Tiga tahun lalu ada kejadian yang menjadikan saya terkesan pada pujian. Saya melakukan percobaan memuji dan tidak. Saya lakukan pada peristiwa dan lokasi yang sama. Hasilnya ? Luar biasa berbeda.
Oleh: Mochamad Yusuf*
Saat itu ide muncul gara-gara seorang satpam memberikan secarik kertas saat mau menabung di sebuah bank swasta. Kertas itu adalah form feedback penilaian bagi teller. Biasanya saya tak hiraukan. Tak diisi, meski form itu harus diserahkan bersamaan dengan form penabungan.
Awalnya saya heran. Kenapa form feedback diberikan di awal. Tidak setelah berhubungan dengan teller. Bukankah kalau memberikan feedback seharusnya baru dilakukan kalau sudah melakukannya. Bagaimana kita bisa memberikan feedback kalau kita tak tahu kejadiannya. Karena itu biasanya saya cuek dengan feedback ini.
Namun terlintas sebuah ide untuk melakukan percobaan. Saya akan memberikan penilaian yang ekstrim.
Saya perhatikan ada 5 pernyataan dalam form itu. Tiap pernyataan disampingnya ada 5 kolom penilaian. Kolom paling kiri jelek sekali. Dan kolom paling kanan bagus sekali. Kali ini saya isi semua dengan kolom paling kiri. Jelek sekali !
Waktu giliran, saya serahkan form feedback bersamaan dengan nomor antrian dan form penabungan. Pertama kali dia ambil nomor antrian. Dia cek apa benar sayalah gilirannya. OK. Berikutnya dia ambil form feedback.
Sejak awal saya coba konsekuen dengan eksperimen ini. Misal saya diam saja ketika dia menyapa ramah waktu saya tiba di mejanya. Wajah saya tanpa ekspresi. Bahkan mungkin seharusnya terlihat marah dan jengkel.
Saya perhatikan wajahnya waktu mulai membaca form feedback itu. Tiba-tiba wajahnya berubah ekspresinya. Dari yang hangat dan ramah berubah menjadi beku, jengkel dan acuh. Saya biarkan saja. Toh ini hanyalah percobaan.
Selama dia mengerjakan pekerjaan itu dia jadi hening. Saya tak tahu apa dampak form feedback itu. Apakah ada seseorang yang melakukan tabulasi. Dan hasil akhirnya mempengaruhi gajinya. Entahlah.
Ekpresinya tetap sama saat menyerahkan tindasan form penabungan. Meski kemudian dia harus berkata, menanyakan ada lagi yang bisa dibantu, ekspresinya tetap sama. Dan saya tetap konsekuen, diam saja. Cuek tak menjawab.
Saya tinggalkan bank itu. Saya takjub dengan eksperimen ini. Berkali-kali saya menabung di bank itu. Tapi saya tak mengalami kejadian seperti ini. Biasanya form feedback itu kosong tak saya isi. Mungkin kalau kosong bisa dianggap sebagai tak ada transaksi dan tak ada penilaian.

Tugas Latihan
Menurut kutipan dokumen tentang percobaan memuji di bank, berapa pernyataan yang tercantum dalam form feedback penilaian bagi teller?

Isi Dataset
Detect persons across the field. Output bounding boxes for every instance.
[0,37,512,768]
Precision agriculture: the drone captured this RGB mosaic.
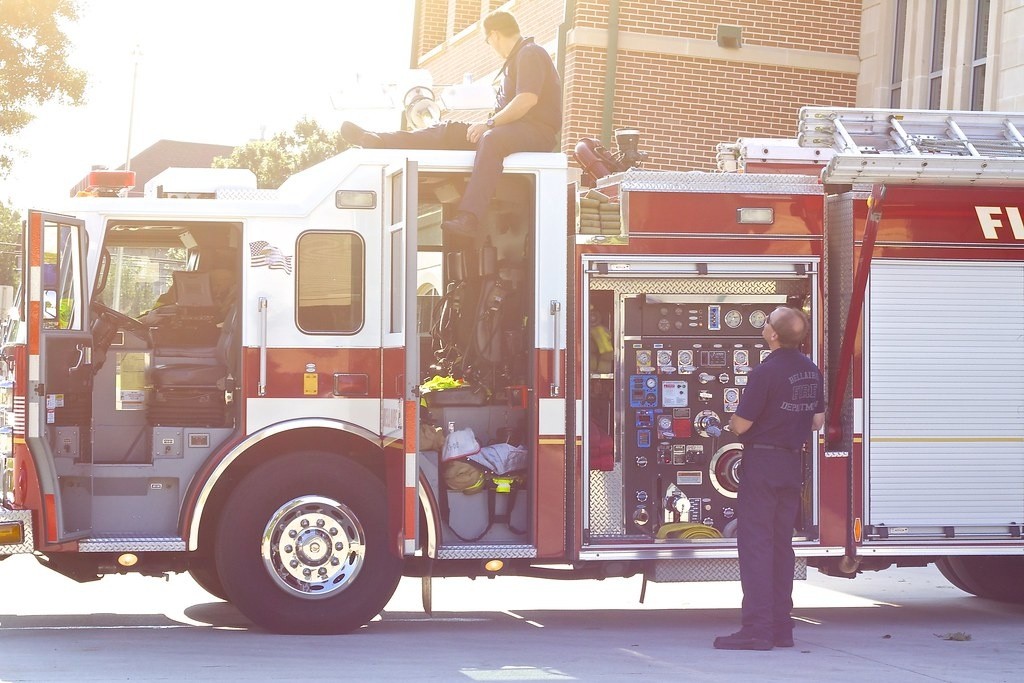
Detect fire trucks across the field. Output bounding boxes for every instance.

Jawaban Tugas
Ada 5 pernyataan.